I would say this is the case in the area I am located. I have a union electrician neighbor that seems to be on and off working. I can`t really ask his opinions on the union because he is totally biased towards them even when he doesn`t work for several months.


----------



## The_Modifier (Oct 24, 2009)

Pdon580 said:


> So there are no repercussions for joining a union to finish an apprenticeship they quitting to take a non union job?


It all depends on the halls policies. Some frown upon it, you also may have the opportunity to salt for them. When they had no work, they asked me to, but I didn't feel comfortable with it. (It's not for everyone or everyone would do it).



Pdon580 said:


> I`m guessing if I wanted to join again after quitting there would be problems. Also I live in the GTA area of ontario.

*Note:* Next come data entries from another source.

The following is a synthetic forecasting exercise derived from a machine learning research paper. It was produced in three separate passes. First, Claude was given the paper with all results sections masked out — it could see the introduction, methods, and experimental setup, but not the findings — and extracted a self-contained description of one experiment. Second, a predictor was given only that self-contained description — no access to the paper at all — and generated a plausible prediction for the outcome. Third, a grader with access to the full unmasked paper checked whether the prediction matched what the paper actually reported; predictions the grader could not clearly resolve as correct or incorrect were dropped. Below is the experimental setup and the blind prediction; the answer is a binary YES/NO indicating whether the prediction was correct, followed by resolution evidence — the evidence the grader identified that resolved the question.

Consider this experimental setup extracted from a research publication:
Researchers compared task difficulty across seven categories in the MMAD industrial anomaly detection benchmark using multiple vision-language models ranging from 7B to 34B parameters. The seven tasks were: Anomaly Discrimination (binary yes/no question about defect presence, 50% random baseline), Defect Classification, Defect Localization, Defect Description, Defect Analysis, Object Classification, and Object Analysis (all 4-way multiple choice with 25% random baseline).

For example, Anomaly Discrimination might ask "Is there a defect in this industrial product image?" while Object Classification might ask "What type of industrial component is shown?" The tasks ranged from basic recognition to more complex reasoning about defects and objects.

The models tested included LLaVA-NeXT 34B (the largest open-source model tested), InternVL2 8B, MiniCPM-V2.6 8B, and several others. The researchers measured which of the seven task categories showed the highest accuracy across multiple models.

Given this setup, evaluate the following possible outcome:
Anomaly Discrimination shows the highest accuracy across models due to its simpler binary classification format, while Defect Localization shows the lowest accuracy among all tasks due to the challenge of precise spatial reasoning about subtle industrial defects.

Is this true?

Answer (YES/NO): NO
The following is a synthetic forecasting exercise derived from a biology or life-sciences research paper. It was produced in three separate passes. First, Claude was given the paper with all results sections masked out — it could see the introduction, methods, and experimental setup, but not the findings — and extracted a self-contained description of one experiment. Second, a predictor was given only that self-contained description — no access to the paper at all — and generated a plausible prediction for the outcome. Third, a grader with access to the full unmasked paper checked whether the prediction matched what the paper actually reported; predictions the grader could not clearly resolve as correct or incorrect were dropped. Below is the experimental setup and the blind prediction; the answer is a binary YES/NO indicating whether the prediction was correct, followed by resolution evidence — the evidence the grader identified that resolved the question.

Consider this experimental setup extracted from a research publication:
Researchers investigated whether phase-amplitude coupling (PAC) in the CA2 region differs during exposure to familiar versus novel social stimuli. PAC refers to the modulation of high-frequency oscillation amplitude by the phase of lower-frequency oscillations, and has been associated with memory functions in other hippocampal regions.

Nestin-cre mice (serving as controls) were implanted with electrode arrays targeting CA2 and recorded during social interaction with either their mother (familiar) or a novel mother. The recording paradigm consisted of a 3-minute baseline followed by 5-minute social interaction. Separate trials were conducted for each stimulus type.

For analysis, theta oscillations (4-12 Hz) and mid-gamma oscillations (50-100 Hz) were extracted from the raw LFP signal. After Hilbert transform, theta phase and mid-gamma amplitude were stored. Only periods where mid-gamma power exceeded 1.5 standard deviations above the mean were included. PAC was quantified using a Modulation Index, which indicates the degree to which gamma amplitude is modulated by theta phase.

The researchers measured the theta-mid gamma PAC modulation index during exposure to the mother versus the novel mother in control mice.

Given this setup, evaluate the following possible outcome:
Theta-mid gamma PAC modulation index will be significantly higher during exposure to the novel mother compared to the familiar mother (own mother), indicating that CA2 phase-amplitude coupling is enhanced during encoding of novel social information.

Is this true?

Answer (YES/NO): NO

They used to dock a few hours, despite the proof employment when I was union. Although that may have been just the one halls policy. 

I had the pleasure of working with many fine union workers (and some not so fine- but that happens no matter if you're union or not). Check your pm's btw:thumbup:


----------



## JourneymansGF (Jan 24, 2013)

I salted & it sucked! My agent forced me to out myself to my non union company that I was salting... In return I got spit on, tools dropped on me, tires slashed & with the company I salted when you completed the journeyman training they were supposed to reimburse you the costs, give you a $500 bonus & your journeyman card ("diploma")... At the company's journeyman ceremony I got public humiliation, because when I was finally called up on stage, theycalled me last & made me stand there & then announced they couldn't find my check, my bonus or my journeyman card... 1 of the guys I got to go Union with me got to skip the Union schooling, but I had to do another 2yrs of apprenticeship before I was made a journeyman... So In the 8 years since I went Union, I've only been a journeyman for 6 years & of those 6 years I've been laid off 6 times... Of which 1 of those times I was out for almost 2yrs. However those were the hard times of 2010, which wouldn't have been so bad had I not been laid off 4 days after buying a new $35k truck.

On a side bore, I'm in the Northeastern states & works slow to the point of being non-existent... The local around here hadn't hired apprentices for the last 2yrs & the ones I've heard of them hiring have had to have I believe an associates degree, or so many college credits just to be considered for the apprenticeship program...

But if you do decide to go Union, I'd recommend bulking up on the different certifications that are offered to you, such as Refinery cert (PSM) & get your TWIX Card... Different certifications will give you a leg up on getting work that a Journeyman cert alone won't offer. I just got a call tonight to go work at a refinery tomorrow after being benched the last 2months, crossing my fingers that the pain management I've been on for a back hernia won't ruin it for me since they have stricter policies & stipulations than other job sites.

Good luck Man!!


----------



## The_Modifier (Oct 24, 2009)

JourneymansGF said:


> But if you do decide to go Union, I'd recommend bulking up on the different certifications that are offered to you, such as Refinery cert (PSM) & get your TWIX Card... Different certifications will give you a leg up on getting work that a Journeyman cert alone won't offer. I just got a call tonight to go work at a refinery tomorrow after being benched the last 2months, crossing my fingers that the pain management I've been on for a back hernia won't ruin it for me since they have stricter policies & stipulations than other job sites.
> 
> Good luck Man!!


A lot of the courses that you mentioned are not in Ontario (Canada is where the OP is From). Our entire licensing only takes (if you're employed for the entire time that is) 5 years tops, providing you pass the C of Q.

And Pdon580 thanks for the email. You will do fine in the trade- no matter how frustrating it gets. Lol


----------